◆ **DOCUMENT EXCERPT**:

---+---

August 23, 2013
Via EDGAR and United Parcel Service
William H. Thompson
Accounting Branch Chief
United States Securities and Exchange Commission
Division of Corporation Finance
100 F Street, N.E.
Washington, D.C. 20549
Re: | Tungsten Corp. |
Form 10-K for the Fiscal Year Ended January 31, 2013
Filed April 26, 2013
Form 10-Q for the Quarterly Period Ended April 30, 2013
Filed June 14, 2013
File No. 000-54342
Dear Mr. Thompson:
We are responding to the comments in the letter from the Staff dated August 9, 2013 relating to Tungsten Corp.’s (the “Company”) Annual Report on Form 10-K filed on April 26, 2013 (the “Annual Report”) and the Company’s Quarterly Report on Form 10-Q filed on June 14, 2013 (the “Quarterly Report”). We are including a courtesy marked copy of the Company’s Amendment No. 1 to the Annual Report on Form 10-K/A (the “Amended Annual Report”) indicating the changes made thereon from the initial version of this report filed with the Commission.
The responses below have been numbered to correspond with the comments in your August 9, 2013 letter.
Form 10-K for the Fiscal Year Ended January 31, 2013
Item 9A. Controls and Procedures, page 31
Management’s Report on Internal Control Over Financial Reporting, page 31
1. Please provide a report of management on your internal control over financial reporting that contains the following information in accordance with Item 308 of Regulation S-K:
· | A statement of management's responsibility for establishing and maintaining adequate internal control over financial reporting; |
· | A statement identifying the framework used by management to evaluate the effectiveness of the internal control over financial; and |
· | Management's assessment of the effectiveness of internal control over financial reporting as of January 31, 2013, including a statement as to whether or not internal control over financial reporting is effective. |
Securities and Exchange Commission
Division of Corporate Finance
August 23, 2013
Page 2
Company Response 1:
The Company respectfully informs the Staff that it has revised the report of management on our internal controls over financial reporting in the Amended Annual Report to include the information required under Item 308 of Regulation S-K.
Signatures, page 42
2. The report must be signed on behalf of the registrant by its principal executive officer or officers, its principal financial officer or officers, its controller or principal accounting officer, and by at least the majority of the board of directors or persons performing similar functions. Any person who occupies more than one of the specified positions should indicate each capacity in which he or she signs the report. Refer to General Instruction D(2) of Form 10-K. Please revise to include the required signatures and/or indicate each capacity in which each person signs the report.
Company Response 2:
The Company respectfully informs the Staff that the Amended Annual Report has been signed in accordance with General Instruction D(2) of Form 10-K. We note that the Company has two directors and both are providing their signature to the Amended Annual Report.

---+---

◆ **LISTED RECORDS**:
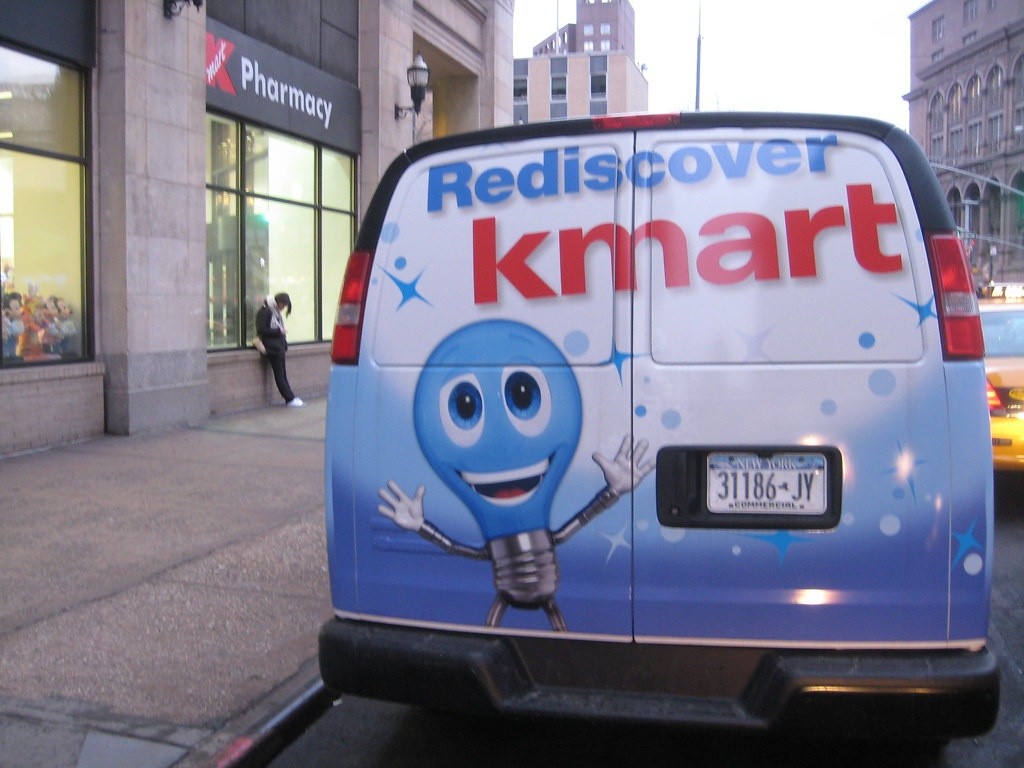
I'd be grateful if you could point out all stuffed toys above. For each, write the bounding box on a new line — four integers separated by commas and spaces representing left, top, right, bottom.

---+---

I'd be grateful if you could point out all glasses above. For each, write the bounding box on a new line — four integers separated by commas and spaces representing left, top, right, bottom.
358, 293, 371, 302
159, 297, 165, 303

---+---

◆ **PROBLEMS TO WORK ON**:
a - Repeat from the Tungsten Corp. letter the stretch from "Signatures, page 42" through "Amended Annual Report.", copied word for word.
b - According to the Tungsten Corp. letter, why are the company's responses numbered, and why is a marked copy of the amended annual report included?

◆ **THE REPLIES**:
a -
Signatures, page 42
2. The report must be signed on behalf of the registrant by its principal executive officer or officers, its principal financial officer or officers, its controller or principal accounting officer, and by at least the majority of the board of directors or persons performing similar functions. Any person who occupies more than one of the specified positions should indicate each capacity in which he or she signs the report. Refer to General Instruction D(2) of Form 10-K. Please revise to include the required signatures and/or indicate each capacity in which each person signs the report.
Company Response 2:
The Company respectfully informs the Staff that the Amended Annual Report has been signed in accordance with General Instruction D(2) of Form 10-K. We note that the Company has two directors and both are providing their signature to the Amended Annual Report.

b - The responses are numbered to correspond with the comments in the Staff's August 9, 2013 letter. The marked copy of the Amended Annual Report is included to show the changes made from the first version of the report filed with the Commission.